A l’aspect de tant de misère, j’allais jeter à cet homme quelque misérable pièce de trente sous, avec un ordre et un ton rogue et ministériel ; mais un incident m’arrêta ; je vis qu’il avait les mains propres et une cravate blanche : je devinai l’ange déchu. Je lui demandai poliment ce que me coûterait son travail : il me répondit simplement que les frais à payer au bureau de l’état-civil se monteraient à quarante-cinq sous. Je lui mis un louis sur sa planche.

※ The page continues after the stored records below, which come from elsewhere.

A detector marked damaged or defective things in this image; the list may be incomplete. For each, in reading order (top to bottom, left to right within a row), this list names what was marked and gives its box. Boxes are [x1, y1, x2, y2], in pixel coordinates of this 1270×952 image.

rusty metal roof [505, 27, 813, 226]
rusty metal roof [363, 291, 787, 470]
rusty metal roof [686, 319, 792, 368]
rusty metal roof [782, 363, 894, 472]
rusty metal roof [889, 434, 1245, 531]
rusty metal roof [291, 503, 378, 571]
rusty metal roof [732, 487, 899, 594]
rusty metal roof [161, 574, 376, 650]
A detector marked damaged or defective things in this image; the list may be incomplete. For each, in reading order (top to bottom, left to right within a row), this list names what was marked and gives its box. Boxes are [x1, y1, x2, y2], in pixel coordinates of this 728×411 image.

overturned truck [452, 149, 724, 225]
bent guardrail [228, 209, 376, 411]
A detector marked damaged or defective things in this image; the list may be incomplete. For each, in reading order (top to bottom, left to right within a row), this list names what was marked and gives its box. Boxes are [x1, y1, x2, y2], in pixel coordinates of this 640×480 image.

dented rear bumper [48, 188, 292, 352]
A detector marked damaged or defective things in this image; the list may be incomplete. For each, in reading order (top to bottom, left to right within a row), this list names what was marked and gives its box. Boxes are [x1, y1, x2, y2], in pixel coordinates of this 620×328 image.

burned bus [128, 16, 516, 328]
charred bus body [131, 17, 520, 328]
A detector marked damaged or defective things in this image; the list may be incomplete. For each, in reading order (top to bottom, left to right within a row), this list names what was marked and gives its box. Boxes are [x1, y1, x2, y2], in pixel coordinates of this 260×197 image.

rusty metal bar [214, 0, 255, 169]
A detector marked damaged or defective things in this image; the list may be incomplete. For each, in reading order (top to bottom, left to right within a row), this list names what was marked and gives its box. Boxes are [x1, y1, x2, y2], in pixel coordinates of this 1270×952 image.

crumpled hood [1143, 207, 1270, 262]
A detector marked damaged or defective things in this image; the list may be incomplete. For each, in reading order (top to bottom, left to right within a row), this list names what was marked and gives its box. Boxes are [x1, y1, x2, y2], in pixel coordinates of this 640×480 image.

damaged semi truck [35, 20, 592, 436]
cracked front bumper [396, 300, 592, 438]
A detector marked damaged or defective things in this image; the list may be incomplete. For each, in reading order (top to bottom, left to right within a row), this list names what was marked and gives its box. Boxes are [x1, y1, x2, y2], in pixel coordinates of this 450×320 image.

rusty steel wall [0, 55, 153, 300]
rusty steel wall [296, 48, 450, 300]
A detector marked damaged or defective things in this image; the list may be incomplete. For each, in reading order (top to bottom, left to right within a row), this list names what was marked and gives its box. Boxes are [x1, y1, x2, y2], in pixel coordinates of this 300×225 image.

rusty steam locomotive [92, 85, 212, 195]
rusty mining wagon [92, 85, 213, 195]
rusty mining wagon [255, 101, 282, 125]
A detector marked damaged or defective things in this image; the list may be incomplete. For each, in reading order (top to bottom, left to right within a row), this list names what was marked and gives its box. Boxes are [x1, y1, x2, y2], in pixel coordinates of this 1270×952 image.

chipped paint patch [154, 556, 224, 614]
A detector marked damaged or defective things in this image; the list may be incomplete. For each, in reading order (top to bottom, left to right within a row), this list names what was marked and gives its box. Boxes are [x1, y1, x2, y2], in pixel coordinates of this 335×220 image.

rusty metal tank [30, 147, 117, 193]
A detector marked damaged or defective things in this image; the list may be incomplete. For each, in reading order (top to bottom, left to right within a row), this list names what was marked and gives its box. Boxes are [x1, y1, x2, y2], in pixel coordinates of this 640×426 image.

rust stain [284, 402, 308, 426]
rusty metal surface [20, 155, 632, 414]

M. Fabry rougit jusqu’au blanc des yeux ; il le prit, le retourna long-temps, voulut se donner l’air de chercher la clef d’un tiroir qui s’ouvrit pendant qu’il fesait semblant de vouloir le forcer, et finit par me dire, avec un embarras qui me fit mal, « J’ai oublié ma monnaie, et je vais…

- « Non, lui dis-je, je désire savoir si vous êtes suffisamment payé. »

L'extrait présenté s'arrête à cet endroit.